WORK TO BE COMPLETED: The goal is an unaltered copy of the records below, minus any images.

(Data extracted from a collection)
==================================================

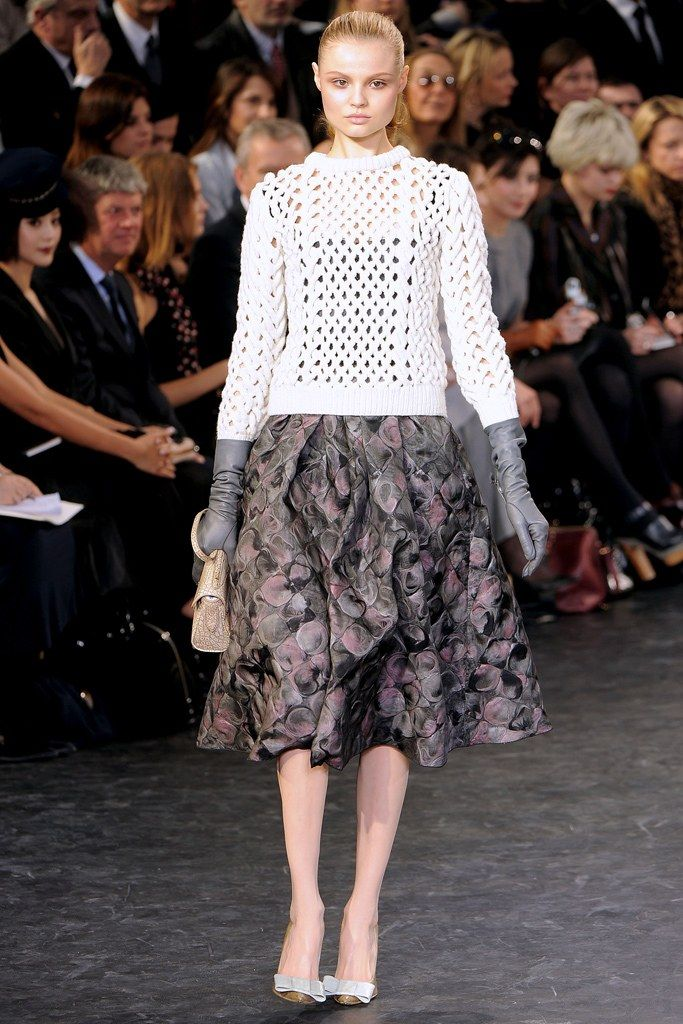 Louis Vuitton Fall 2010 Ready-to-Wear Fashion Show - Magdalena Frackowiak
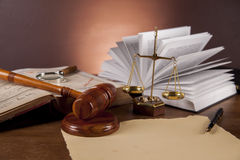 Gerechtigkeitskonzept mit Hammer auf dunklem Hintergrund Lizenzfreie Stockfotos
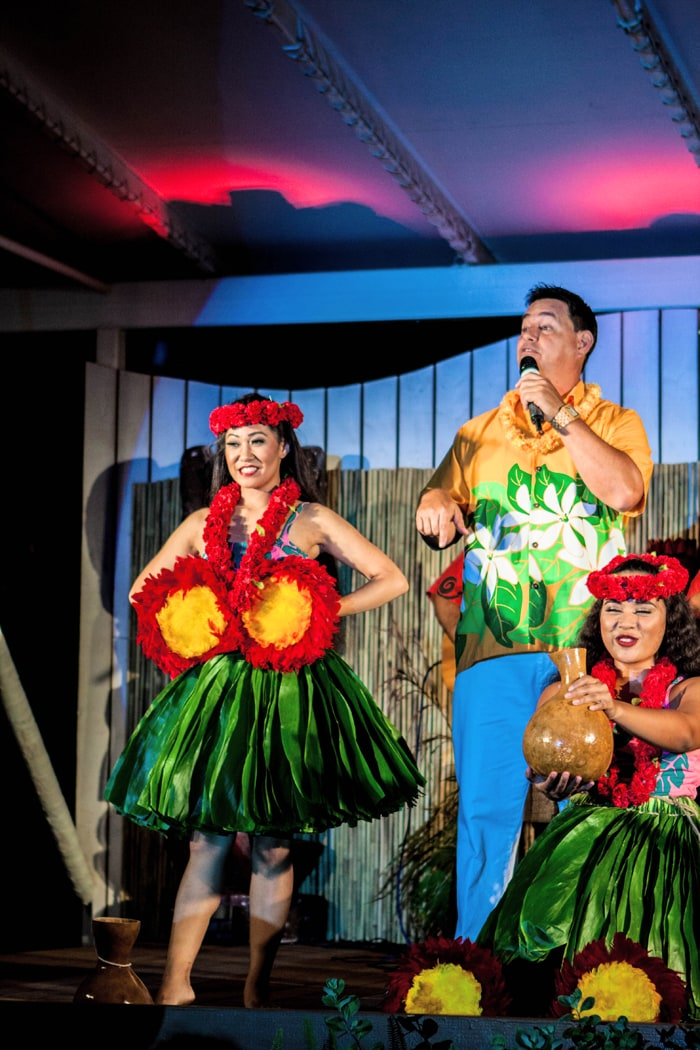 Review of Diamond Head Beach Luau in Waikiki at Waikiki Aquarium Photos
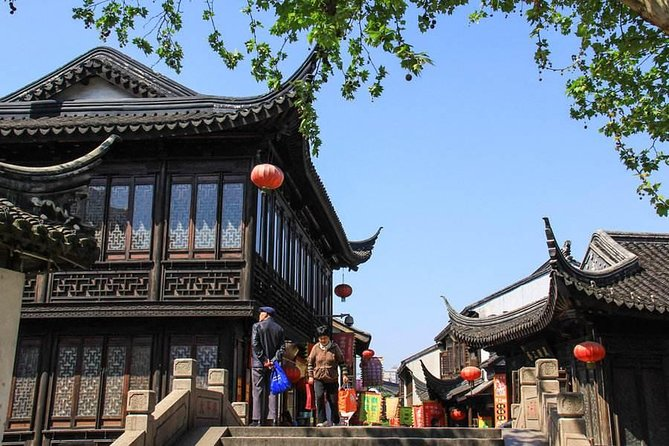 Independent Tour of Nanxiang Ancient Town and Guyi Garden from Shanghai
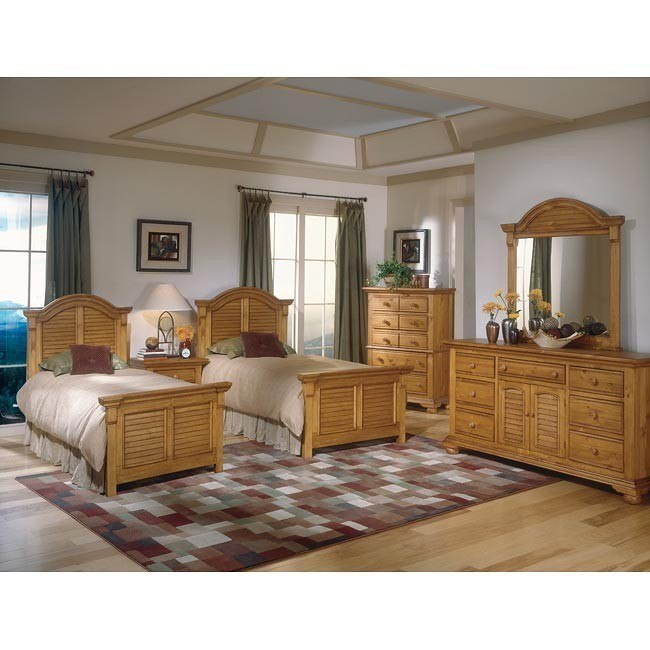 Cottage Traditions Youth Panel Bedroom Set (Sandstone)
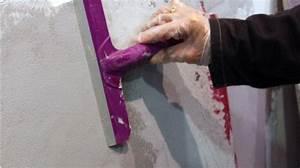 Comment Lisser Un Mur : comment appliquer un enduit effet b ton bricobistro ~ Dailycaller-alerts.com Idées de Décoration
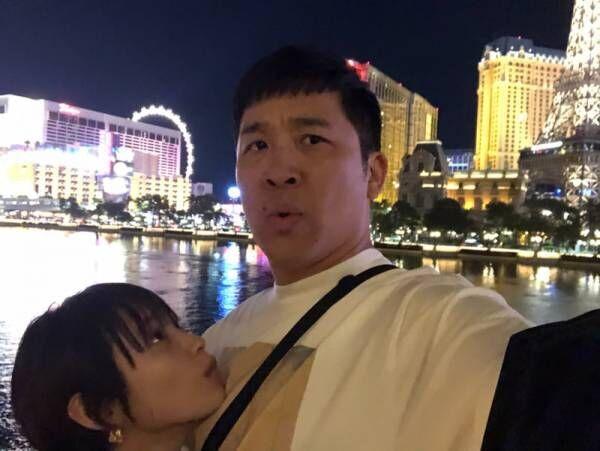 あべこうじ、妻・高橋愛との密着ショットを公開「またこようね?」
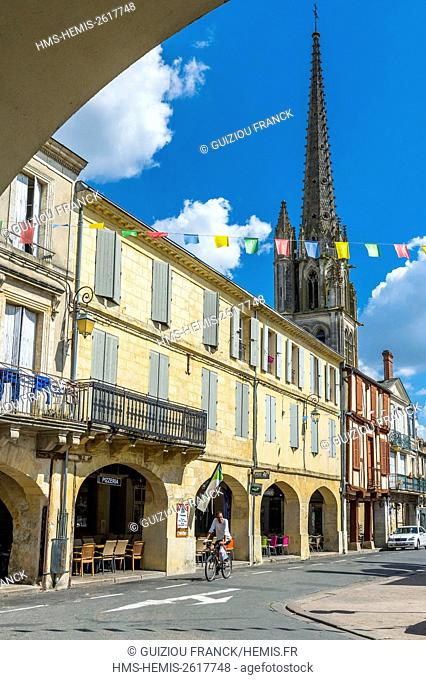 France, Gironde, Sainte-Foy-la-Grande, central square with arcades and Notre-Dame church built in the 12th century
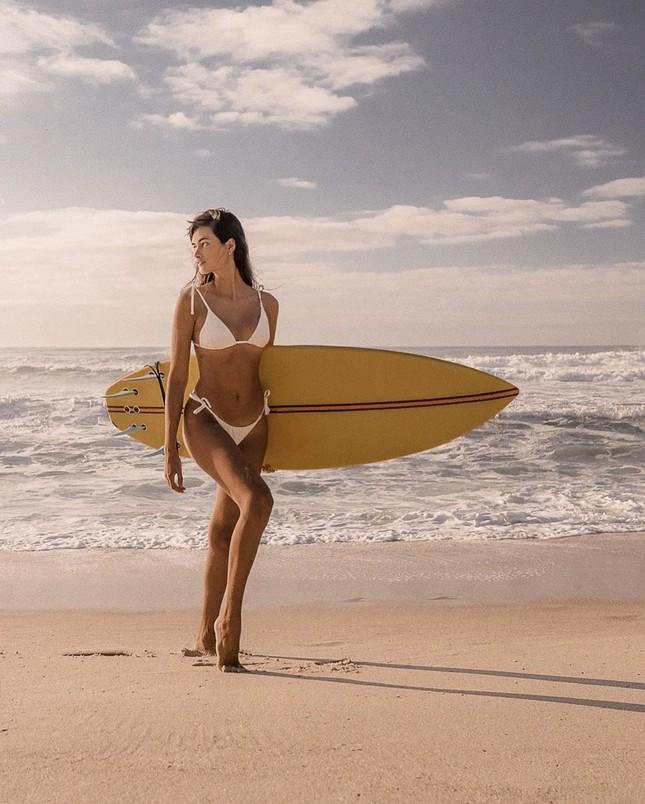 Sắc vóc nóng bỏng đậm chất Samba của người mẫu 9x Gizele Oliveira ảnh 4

==================================================

RESPONSE TO THIS TASK:
 Louis Vuitton Fall 2010 Ready-to-Wear Fashion Show - Magdalena Frackowiak
 Gerechtigkeitskonzept mit Hammer auf dunklem Hintergrund Lizenzfreie Stockfotos
 Review of Diamond Head Beach Luau in Waikiki at Waikiki Aquarium Photos
 Independent Tour of Nanxiang Ancient Town and Guyi Garden from Shanghai
 Cottage Traditions Youth Panel Bedroom Set (Sandstone)
 Comment Lisser Un Mur : comment appliquer un enduit effet b ton bricobistro ~ Dailycaller-alerts.com Idées de Décoration
 あべこうじ、妻・高橋愛との密着ショットを公開「またこようね?」
 France, Gironde, Sainte-Foy-la-Grande, central square with arcades and Notre-Dame church built in the 12th century
 Sắc vóc nóng bỏng đậm chất Samba của người mẫu 9x Gizele Oliveira ảnh 4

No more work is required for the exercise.